Gated Recurrent Unit gates

Prof. Andrew told us that in practice gamma u can be between 0 and 1 but when we look at the formula sigmoid function is applied so how can gamma u be between 0 and 1?
My second question is how is gamma u solving vanishing gradient problem?
Last question: what type of relevance does gamma r tell us?

Hi @Usama_Ahmed1

Sigmoid function (in particular Logistic function is the function that “forces” outputs to be in range 0 and 1. Before the sigmoid, the values could range from -\infty to \infty but when passed through the sigmoid function the range becomes [0, 1].

In simple words, the hidden state is the thing that helps solving the vanishing gradient problem and the update gate values ranging from [0,1] helps to find the balance between the previous hidden state and the new hidden state.
For example,

  • if the update value is 0, this means that the hidden state for next step is completely the new candidate hidden state (everything is updated).
  • if the update value is 1, this means that the hidden state for next step is completely old hidden state (nothing is updated).
  • if the update value is 0.5, this means that the hidden state for next step is half old and half new candidate hidden state (equally weighted).

In other words, it helps the math to work and balance between candidate hidden state and old hidden state.

Reset gate value is used when calculating new candidate state. It’s not very simple to explain but I can try :slight_smile: Reset value tells us how much of the previous (linearly transformed) hidden state we want to remember when constructing the new candidate state.


For me, actual calculations make things understand better.
Here is a very simple character lever GRU model (trained) just for illustration (inputs are not embedded, just one hot vectors). Calculation of steps 33 and 34:

*Note, this is a PyTorch version calculations of GRU and the formulas are not exactly the same as in the Course. In particular, PyTorch uses b_ir and b_hr instead of b_r, which eventually is the same thing (b_r = b_ir + b_hr).

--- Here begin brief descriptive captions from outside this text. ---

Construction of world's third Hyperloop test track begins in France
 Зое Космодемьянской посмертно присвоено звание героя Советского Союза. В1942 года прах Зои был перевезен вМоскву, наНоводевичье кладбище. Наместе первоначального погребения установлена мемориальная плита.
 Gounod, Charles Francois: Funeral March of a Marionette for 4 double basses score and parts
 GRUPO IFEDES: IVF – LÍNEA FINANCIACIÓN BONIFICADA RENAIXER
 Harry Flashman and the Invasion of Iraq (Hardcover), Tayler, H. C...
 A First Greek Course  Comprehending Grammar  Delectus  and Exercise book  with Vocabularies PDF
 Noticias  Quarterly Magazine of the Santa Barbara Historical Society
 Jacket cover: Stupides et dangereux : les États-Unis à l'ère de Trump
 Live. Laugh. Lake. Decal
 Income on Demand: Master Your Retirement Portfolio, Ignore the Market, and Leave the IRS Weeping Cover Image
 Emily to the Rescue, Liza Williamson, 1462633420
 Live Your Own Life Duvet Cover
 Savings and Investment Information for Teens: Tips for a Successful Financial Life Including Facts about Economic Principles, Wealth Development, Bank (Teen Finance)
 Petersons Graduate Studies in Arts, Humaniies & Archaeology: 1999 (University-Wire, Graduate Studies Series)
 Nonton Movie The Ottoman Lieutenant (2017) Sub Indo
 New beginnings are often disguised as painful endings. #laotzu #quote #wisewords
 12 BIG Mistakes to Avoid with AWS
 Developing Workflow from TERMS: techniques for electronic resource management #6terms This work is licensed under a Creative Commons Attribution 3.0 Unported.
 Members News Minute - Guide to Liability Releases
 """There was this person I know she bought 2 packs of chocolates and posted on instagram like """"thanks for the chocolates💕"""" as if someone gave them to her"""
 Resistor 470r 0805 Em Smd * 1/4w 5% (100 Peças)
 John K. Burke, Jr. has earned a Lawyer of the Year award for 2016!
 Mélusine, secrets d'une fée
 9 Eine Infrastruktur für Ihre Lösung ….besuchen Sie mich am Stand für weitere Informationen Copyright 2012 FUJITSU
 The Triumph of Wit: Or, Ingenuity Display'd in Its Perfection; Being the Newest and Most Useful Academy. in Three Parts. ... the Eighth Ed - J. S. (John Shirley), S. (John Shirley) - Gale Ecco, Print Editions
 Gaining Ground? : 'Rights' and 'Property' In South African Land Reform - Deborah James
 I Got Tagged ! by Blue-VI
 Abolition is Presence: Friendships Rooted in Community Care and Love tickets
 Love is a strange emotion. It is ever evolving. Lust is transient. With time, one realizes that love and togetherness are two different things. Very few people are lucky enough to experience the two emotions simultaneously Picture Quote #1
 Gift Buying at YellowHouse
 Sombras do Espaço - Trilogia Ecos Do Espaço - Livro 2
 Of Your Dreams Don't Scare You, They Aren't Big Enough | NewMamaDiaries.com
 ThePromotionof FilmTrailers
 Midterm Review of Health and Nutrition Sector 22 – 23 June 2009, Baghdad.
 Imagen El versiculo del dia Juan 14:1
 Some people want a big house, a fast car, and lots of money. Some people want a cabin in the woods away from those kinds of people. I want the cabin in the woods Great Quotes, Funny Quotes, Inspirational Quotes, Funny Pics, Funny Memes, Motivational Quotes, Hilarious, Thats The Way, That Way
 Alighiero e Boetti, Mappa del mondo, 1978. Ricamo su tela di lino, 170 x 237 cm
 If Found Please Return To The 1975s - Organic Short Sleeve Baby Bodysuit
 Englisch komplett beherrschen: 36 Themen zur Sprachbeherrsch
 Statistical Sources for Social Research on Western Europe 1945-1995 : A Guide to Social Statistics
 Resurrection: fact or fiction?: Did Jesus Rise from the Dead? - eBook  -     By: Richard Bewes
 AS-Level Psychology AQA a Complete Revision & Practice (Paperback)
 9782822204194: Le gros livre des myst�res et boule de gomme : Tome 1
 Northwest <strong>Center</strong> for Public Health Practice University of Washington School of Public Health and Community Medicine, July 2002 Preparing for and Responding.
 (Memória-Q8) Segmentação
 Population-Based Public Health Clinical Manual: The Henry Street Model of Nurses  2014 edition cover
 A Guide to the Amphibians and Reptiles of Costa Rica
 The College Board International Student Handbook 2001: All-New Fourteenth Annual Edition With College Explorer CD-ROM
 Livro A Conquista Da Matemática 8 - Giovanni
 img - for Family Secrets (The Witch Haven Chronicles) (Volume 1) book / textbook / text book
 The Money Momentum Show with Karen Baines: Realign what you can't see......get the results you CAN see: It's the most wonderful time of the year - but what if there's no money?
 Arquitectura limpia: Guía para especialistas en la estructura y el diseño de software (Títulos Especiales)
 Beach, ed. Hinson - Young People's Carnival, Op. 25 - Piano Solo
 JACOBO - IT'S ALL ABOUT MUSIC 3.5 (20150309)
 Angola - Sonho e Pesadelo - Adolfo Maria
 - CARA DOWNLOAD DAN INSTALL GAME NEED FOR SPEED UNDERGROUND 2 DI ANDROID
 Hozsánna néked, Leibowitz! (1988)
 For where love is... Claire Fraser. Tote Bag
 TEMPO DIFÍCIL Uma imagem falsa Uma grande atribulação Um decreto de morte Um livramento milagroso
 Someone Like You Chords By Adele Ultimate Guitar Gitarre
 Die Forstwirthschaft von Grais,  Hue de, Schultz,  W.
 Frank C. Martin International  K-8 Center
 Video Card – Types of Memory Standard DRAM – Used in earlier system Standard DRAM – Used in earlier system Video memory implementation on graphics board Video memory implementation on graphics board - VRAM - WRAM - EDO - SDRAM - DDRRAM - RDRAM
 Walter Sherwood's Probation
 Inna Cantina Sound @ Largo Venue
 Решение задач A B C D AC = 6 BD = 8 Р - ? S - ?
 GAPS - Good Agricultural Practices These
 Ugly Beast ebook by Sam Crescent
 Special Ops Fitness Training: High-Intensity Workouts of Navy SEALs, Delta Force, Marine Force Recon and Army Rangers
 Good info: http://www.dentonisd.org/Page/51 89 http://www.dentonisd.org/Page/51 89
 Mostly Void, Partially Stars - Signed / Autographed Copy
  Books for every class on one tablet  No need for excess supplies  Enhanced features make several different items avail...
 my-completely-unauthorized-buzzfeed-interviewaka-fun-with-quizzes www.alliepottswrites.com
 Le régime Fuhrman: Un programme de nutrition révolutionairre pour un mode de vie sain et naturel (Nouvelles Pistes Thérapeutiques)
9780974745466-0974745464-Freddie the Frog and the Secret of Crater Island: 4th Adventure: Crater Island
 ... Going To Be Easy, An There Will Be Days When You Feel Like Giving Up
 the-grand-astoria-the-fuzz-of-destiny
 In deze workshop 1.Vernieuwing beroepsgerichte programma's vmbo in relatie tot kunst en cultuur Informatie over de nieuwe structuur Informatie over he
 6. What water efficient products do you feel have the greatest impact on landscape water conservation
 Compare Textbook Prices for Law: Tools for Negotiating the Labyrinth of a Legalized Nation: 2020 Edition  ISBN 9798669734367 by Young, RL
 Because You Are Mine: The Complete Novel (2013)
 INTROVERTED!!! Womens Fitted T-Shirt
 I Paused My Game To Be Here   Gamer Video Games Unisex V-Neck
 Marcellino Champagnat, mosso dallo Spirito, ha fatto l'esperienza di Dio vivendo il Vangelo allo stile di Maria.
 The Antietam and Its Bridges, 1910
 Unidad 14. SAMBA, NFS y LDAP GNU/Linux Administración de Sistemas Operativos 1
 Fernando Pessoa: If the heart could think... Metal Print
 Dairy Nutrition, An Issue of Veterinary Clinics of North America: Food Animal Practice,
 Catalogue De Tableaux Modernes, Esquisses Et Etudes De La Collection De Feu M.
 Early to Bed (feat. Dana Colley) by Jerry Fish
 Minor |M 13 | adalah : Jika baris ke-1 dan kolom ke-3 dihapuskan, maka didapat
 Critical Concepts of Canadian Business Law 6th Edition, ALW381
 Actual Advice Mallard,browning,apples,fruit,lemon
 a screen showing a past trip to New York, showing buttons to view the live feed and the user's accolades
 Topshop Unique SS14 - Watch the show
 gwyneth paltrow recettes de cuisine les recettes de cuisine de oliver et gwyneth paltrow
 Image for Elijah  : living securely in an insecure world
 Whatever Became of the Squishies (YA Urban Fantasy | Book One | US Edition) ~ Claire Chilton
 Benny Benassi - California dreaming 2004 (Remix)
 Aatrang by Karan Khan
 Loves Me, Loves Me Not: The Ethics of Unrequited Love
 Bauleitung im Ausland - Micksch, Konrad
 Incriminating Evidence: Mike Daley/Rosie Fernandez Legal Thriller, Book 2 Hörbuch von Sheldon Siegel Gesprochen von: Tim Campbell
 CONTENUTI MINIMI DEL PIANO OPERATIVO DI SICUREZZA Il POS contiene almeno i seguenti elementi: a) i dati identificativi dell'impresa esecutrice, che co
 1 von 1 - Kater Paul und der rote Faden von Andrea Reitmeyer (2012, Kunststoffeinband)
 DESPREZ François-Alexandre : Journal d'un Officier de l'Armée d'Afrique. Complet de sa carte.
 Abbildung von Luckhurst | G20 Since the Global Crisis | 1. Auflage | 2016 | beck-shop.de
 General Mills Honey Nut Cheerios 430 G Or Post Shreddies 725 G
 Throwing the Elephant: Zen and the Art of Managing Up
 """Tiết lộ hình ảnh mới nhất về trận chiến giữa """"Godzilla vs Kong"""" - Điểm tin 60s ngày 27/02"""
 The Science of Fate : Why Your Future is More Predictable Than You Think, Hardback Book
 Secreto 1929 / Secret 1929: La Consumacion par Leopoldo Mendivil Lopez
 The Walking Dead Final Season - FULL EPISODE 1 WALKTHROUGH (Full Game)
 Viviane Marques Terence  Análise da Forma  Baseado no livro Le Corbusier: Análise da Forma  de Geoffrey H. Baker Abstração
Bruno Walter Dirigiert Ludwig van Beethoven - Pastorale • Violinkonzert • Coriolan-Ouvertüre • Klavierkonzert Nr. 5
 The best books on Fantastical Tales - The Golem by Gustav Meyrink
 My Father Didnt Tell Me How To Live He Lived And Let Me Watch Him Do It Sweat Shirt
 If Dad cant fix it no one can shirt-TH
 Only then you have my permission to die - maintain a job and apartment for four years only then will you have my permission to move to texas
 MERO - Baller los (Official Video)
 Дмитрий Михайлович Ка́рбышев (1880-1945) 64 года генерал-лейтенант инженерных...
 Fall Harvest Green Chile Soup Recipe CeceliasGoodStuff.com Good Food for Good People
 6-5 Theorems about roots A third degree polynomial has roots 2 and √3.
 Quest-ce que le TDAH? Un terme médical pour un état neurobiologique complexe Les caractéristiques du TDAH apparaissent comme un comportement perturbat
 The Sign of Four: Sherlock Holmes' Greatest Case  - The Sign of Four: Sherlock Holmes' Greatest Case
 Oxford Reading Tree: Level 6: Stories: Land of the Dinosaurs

What you could see from the calculations:

  • that when z_34 at index 9 is 0 (the update value), the new hidden state h_34 changes itself to the value of n_34 (-0.12) completely and does not carry the anything from the previous hidden state h_33 at index 9 (0.19). So the h_34 at index 9 becomes (-0.12) for the next step - a completely new hidden state value (a full copy of the candidate state).
  • that when z_34 at index 0 is close to 1 (0.94), the new hidden state h_34 retains the value of h_33 (0.84) and becomes (0.82) for the next step - almost unchanged (like in vanilla RNN case).
  • the candidate state calculations are more complex to explain:
    • first, you calculate r_34 by linearly transforming input x_34 and linearly transforming previous hidden state h_33 (with special weights for Reset gate (both for input and previous hidden state)) and sum those values to get r_34.
    • next, you calculate n_34 by linearly transforming previous hidden state h_33 (with special weights for previous hidden state when “in” Candidate gate) but now multiplying these values with r_34 and just then summing with the linearly transformed input x_34 (again, special weights for input “in” Candidate gate);
    • lastly you apply tanh for the n_34 values to range form -1 to 1 to get the Candidate hidden state. So, some values of n_34, like at index 3 become (-0.99) and some like at index 15 become (0.97). And if the update value is close to 0 (like in the latter case - at index 15), the new hidden state will be changed to be close to candidate state (0.95).

In general terms:

  • the Reset gate controls how much of the previous state to retain (for candidate state calculations);
  • the Update gate controls the balance between the new candidate state and the old hidden state;
  • the Candidate state is our way of expressing (calculating) what the the new hidden state could be; the calculations involve the current input, the previous hidden state and Reset gate values;

Cheers